### WHAT YOU WILL DO
Where a picture appears, skip it and copy everything else in the listing exactly.

/---

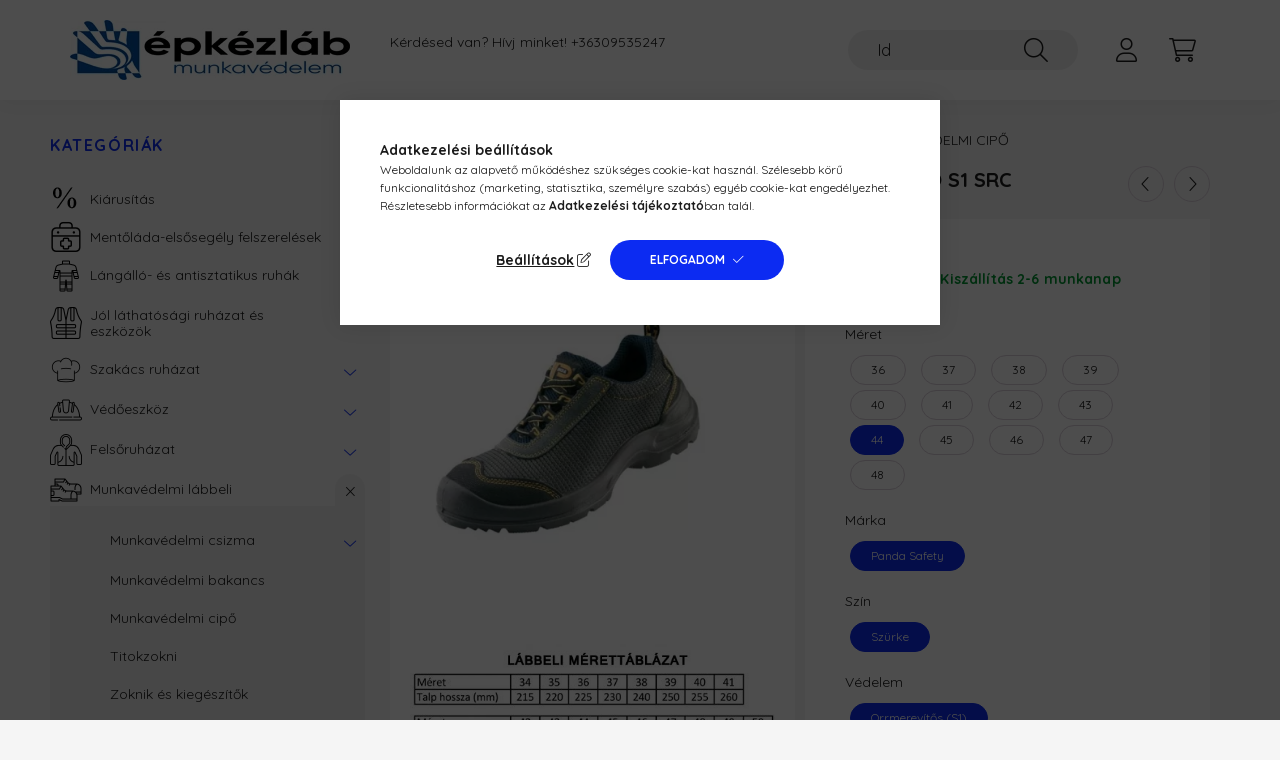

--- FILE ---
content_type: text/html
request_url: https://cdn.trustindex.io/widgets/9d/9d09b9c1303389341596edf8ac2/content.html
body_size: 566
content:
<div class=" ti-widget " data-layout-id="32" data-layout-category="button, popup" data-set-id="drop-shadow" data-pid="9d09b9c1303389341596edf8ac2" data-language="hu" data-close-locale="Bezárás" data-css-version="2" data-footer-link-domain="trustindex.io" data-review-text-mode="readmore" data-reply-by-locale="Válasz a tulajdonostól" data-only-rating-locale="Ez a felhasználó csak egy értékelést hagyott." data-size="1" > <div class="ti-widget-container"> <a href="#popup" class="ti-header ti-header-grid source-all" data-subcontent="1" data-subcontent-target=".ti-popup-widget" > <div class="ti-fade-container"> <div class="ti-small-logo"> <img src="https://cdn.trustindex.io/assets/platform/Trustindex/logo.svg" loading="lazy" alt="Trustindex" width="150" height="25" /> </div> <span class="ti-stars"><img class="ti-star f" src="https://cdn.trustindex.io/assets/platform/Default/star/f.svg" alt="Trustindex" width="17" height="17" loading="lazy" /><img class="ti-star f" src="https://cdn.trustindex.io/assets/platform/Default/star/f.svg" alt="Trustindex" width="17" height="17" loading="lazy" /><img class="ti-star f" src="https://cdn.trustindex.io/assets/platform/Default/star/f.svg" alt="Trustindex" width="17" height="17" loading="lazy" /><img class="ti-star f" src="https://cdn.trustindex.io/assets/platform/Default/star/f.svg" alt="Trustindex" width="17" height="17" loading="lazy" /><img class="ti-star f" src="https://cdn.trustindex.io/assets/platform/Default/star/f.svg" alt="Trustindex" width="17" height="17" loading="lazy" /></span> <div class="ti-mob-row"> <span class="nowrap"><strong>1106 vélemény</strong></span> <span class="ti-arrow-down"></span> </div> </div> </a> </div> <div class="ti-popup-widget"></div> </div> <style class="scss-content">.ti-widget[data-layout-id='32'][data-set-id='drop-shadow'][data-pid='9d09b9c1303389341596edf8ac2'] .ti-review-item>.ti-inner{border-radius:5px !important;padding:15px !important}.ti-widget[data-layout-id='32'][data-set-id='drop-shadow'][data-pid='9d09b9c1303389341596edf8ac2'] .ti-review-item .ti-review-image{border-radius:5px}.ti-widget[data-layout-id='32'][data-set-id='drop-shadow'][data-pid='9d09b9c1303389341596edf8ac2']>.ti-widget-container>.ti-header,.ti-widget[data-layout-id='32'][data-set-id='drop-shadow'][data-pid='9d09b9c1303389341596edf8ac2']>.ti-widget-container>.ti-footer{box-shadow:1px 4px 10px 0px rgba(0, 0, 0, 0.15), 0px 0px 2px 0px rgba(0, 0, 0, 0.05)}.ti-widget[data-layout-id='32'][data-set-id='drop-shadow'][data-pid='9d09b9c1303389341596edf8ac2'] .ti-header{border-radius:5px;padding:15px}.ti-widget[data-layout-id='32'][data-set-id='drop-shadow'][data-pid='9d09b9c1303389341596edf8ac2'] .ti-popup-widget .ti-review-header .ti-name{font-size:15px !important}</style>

\---

### REPLY TO THE EXERCISE
--- FILE ---
content_type: text/html
request_url: https://cdn.trustindex.io/widgets/9d/9d09b9c1303389341596edf8ac2/content.html
body_size: 566
content:
<div class=" ti-widget " data-layout-id="32" data-layout-category="button, popup" data-set-id="drop-shadow" data-pid="9d09b9c1303389341596edf8ac2" data-language="hu" data-close-locale="Bezárás" data-css-version="2" data-footer-link-domain="trustindex.io" data-review-text-mode="readmore" data-reply-by-locale="Válasz a tulajdonostól" data-only-rating-locale="Ez a felhasználó csak egy értékelést hagyott." data-size="1" > <div class="ti-widget-container"> <a href="#popup" class="ti-header ti-header-grid source-all" data-subcontent="1" data-subcontent-target=".ti-popup-widget" > <div class="ti-fade-container"> <div class="ti-small-logo"> <img src="https://cdn.trustindex.io/assets/platform/Trustindex/logo.svg" loading="lazy" alt="Trustindex" width="150" height="25" /> </div> <span class="ti-stars"><img class="ti-star f" src="https://cdn.trustindex.io/assets/platform/Default/star/f.svg" alt="Trustindex" width="17" height="17" loading="lazy" /><img class="ti-star f" src="https://cdn.trustindex.io/assets/platform/Default/star/f.svg" alt="Trustindex" width="17" height="17" loading="lazy" /><img class="ti-star f" src="https://cdn.trustindex.io/assets/platform/Default/star/f.svg" alt="Trustindex" width="17" height="17" loading="lazy" /><img class="ti-star f" src="https://cdn.trustindex.io/assets/platform/Default/star/f.svg" alt="Trustindex" width="17" height="17" loading="lazy" /><img class="ti-star f" src="https://cdn.trustindex.io/assets/platform/Default/star/f.svg" alt="Trustindex" width="17" height="17" loading="lazy" /></span> <div class="ti-mob-row"> <span class="nowrap"><strong>1106 vélemény</strong></span> <span class="ti-arrow-down"></span> </div> </div> </a> </div> <div class="ti-popup-widget"></div> </div> <style class="scss-content">.ti-widget[data-layout-id='32'][data-set-id='drop-shadow'][data-pid='9d09b9c1303389341596edf8ac2'] .ti-review-item>.ti-inner{border-radius:5px !important;padding:15px !important}.ti-widget[data-layout-id='32'][data-set-id='drop-shadow'][data-pid='9d09b9c1303389341596edf8ac2'] .ti-review-item .ti-review-image{border-radius:5px}.ti-widget[data-layout-id='32'][data-set-id='drop-shadow'][data-pid='9d09b9c1303389341596edf8ac2']>.ti-widget-container>.ti-header,.ti-widget[data-layout-id='32'][data-set-id='drop-shadow'][data-pid='9d09b9c1303389341596edf8ac2']>.ti-widget-container>.ti-footer{box-shadow:1px 4px 10px 0px rgba(0, 0, 0, 0.15), 0px 0px 2px 0px rgba(0, 0, 0, 0.05)}.ti-widget[data-layout-id='32'][data-set-id='drop-shadow'][data-pid='9d09b9c1303389341596edf8ac2'] .ti-header{border-radius:5px;padding:15px}.ti-widget[data-layout-id='32'][data-set-id='drop-shadow'][data-pid='9d09b9c1303389341596edf8ac2'] .ti-popup-widget .ti-review-header .ti-name{font-size:15px !important}</style>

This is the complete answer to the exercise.